Teaching English in Korea

About 3 1/2 months ago I came home to Detroit from my 2-year Peace Corps service in the Philippines.  In the months leading up to my service, I had planned to transfer to PC China and serve another 2 years, and then go to graduate school.  In the end, I wasn’t able to transfer to China and I had to do a little revision in my plans.

I want to go to graduate school to study social work and, eventually, continue doing development work.  However, at the time that I finished my PC service, I hadn’t prepared to go straight into school.  I needed to save up a bit of money to pay on my student loans, to start paying for graduate school and I needed time to make the appropriate preparations for going back to school.

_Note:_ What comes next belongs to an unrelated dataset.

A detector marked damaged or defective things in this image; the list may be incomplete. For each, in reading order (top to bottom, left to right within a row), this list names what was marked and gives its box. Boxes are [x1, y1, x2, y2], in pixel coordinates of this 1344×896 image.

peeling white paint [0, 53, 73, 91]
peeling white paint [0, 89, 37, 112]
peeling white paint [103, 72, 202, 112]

Back in 2004, I took a TEFL course with the idea that it might someday be useful to me in terms of finding a teaching job abroad.  Some people may not know this, but there is a very large world-wide market for teaching English- particularly in Asia.  I narrowed my job search down to Japan and Korea, and, after talking to people who’ve taught in both places, I decided to try and get a year-long job contract teaching in South Korea.

My reasons for choosing Korea aren’t so much that I’m interested in Korea and Korean culture, but that it’s really the must lucrative and easy-to-navigate system that I found.  Teaching in Japan used to have this title, but times, they are a changin’.

In Korea:

  • The pay is the same or maybe higher than in Japan.
  • The cost of living in Korea is much lower than in Japan.
  • It’s easier finding a job in Korea- some people find that private schools in Japan are more discriminating toward people of size, color and/or an older age.
  • The perks are better.  Round-trip airfare and paid apartments are pretty much standard in contracts- in Japan, I saw a lot of variation in these things.

Anyway, I don’t want to make this a comparison of places to teach.  I want to make this a record of starting anew in a new place.

So now I’m off to the city of Daejeon, where I’m going to teach English in a public middle school.  I will update more about what it’s like  living and working in Korea.